Publication year - 1997
Publication title -
the embo journal
Language(s) - English
Resource type - Journals
SCImago Journal Rank - 7.484
H-Index - 392
eISSN - 1460-2075
pISSN - 0261-4189
DOI - 10.1093/emboj/16.1.110
Subject(s) - biology , extracellular , signal transduction , chloride channel , intracellular , inhibitory postsynaptic potential , glycine receptor , microbiology and biotechnology , receptor , transduction (biophysics) , glycine , biochemistry , amino acid , neuroscience
Fast synaptic neurotransmission is mediated by transmitter‐activated conformational changes in ligand‐gated ion channel receptors, culminating in opening of the integral ion channel pore. Human hereditary hyperekplexia, or startle disease, is caused by mutations in both the intracellular or extracellular loops flanking the pore‐lining M2 domain of the glycine receptor α1 subunit. These flanking domains are designated the M1‐M2 loop and the M2‐M3 loop respectively.
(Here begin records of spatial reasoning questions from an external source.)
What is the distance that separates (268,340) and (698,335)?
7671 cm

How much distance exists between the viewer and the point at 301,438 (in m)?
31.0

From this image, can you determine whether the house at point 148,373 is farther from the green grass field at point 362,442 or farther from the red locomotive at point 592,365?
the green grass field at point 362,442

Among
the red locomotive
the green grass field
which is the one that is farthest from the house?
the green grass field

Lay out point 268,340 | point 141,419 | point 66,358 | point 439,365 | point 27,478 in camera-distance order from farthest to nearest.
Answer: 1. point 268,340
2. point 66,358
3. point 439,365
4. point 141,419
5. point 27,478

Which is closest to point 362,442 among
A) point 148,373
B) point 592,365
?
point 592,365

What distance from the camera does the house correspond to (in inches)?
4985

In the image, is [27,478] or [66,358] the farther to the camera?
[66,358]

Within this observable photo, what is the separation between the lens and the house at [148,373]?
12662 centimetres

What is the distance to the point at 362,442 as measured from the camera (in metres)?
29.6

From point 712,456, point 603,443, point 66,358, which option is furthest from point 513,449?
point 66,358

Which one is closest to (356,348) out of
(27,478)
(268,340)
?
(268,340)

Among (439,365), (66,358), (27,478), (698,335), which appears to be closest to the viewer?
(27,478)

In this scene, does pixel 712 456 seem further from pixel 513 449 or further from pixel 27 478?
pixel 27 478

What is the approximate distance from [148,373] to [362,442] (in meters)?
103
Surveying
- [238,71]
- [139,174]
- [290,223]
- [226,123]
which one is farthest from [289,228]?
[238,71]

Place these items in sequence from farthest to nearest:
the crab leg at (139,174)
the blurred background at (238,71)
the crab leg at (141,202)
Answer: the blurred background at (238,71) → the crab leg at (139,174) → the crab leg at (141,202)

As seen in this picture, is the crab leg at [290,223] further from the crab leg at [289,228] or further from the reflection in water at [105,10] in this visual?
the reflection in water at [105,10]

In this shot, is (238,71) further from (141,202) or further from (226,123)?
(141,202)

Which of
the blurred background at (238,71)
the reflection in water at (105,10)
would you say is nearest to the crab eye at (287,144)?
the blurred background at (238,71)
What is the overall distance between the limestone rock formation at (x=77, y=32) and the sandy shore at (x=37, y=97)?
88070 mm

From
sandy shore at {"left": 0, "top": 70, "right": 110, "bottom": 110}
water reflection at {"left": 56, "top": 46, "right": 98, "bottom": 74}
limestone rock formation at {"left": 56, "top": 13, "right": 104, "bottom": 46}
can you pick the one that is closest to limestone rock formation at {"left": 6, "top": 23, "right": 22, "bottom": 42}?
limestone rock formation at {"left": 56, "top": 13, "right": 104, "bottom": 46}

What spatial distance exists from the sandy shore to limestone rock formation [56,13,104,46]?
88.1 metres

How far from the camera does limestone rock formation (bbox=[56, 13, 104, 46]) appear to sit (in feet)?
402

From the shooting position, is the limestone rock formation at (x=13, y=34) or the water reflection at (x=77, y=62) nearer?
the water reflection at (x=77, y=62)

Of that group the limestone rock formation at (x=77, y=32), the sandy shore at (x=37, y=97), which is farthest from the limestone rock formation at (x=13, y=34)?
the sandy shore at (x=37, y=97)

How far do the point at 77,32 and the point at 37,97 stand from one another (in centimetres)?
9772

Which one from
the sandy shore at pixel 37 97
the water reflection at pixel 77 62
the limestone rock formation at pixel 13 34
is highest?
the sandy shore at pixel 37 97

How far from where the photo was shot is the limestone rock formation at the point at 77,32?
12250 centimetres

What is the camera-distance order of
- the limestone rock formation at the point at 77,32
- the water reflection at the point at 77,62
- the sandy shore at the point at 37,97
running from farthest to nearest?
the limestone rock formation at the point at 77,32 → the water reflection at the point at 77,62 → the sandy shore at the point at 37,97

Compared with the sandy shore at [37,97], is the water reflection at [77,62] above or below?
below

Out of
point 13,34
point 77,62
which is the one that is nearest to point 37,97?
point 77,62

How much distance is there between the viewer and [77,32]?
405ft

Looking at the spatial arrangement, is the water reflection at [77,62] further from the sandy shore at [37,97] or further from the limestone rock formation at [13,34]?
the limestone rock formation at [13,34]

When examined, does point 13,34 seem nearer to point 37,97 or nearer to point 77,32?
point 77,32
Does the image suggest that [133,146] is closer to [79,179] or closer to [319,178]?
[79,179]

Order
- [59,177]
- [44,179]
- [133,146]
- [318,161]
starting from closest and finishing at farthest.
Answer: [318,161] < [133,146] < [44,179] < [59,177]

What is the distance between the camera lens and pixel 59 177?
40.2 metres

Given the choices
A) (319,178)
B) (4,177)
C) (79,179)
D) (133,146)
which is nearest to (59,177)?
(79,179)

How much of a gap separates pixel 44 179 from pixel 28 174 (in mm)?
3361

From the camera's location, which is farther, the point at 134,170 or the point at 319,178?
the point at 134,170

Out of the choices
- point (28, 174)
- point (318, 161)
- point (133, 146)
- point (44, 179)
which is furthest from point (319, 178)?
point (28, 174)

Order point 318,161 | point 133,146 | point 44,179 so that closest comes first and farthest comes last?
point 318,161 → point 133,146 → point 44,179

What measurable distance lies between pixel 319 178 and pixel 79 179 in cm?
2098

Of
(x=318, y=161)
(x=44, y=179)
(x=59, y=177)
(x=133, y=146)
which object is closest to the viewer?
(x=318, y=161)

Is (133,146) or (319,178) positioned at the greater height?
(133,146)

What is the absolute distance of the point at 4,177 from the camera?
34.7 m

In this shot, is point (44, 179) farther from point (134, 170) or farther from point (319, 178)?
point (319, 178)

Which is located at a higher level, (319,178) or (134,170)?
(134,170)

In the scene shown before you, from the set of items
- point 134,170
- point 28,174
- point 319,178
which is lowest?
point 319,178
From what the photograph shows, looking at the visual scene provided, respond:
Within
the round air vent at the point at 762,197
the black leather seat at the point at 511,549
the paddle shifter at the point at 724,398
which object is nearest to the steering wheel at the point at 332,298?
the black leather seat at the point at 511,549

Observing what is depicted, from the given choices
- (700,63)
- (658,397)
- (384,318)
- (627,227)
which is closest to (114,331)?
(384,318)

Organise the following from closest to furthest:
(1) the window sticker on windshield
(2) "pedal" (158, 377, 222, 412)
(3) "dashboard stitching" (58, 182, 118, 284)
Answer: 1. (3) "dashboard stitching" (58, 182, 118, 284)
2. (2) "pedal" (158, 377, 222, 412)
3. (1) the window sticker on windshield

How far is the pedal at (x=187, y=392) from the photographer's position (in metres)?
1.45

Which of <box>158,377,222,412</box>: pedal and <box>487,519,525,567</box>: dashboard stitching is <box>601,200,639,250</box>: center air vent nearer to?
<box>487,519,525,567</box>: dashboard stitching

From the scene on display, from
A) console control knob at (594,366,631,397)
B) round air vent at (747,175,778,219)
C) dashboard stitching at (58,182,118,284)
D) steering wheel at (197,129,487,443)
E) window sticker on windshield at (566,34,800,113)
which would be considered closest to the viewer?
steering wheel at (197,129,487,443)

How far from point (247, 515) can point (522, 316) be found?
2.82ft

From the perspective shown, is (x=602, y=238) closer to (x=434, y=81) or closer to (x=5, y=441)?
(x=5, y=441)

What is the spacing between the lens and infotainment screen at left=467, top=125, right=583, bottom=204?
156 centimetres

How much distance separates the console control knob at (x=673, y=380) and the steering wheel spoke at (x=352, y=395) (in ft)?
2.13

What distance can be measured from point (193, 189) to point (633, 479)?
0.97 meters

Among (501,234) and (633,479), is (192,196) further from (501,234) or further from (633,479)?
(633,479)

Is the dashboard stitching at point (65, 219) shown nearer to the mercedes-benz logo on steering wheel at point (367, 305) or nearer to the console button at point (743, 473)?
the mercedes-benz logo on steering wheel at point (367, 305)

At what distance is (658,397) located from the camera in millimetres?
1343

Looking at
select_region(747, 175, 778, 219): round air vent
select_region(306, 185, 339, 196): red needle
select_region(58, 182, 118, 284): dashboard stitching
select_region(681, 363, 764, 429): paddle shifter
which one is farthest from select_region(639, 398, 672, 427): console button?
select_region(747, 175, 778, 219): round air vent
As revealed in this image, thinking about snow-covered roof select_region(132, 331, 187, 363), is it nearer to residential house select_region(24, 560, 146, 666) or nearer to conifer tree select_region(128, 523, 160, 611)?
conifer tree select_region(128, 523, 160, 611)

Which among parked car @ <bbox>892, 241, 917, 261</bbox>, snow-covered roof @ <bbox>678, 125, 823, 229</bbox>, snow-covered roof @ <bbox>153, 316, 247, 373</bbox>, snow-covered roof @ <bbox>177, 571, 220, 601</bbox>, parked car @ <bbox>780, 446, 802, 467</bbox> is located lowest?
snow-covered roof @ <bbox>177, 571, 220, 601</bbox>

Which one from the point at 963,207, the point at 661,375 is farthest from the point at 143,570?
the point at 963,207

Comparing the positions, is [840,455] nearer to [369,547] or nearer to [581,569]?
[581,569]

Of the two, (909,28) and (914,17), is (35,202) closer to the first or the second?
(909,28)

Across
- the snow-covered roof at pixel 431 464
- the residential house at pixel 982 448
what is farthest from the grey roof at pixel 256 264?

We show that four startle disease mutations and six additional alanine substitution mutations distributed throughout both loops result in uncoupling of the ligand binding sites from the channel activation gate. We therefore conclude that the M1‐M2 and M2‐M3 loops act in parallel to activate the channel. Their locations strongly suggest that they act as hinges governing allosteric control of the M2 domain. As the members of the ligand‐gated ion channel superfamily share a common structure, this signal transduction model may apply to all members of this superfamily.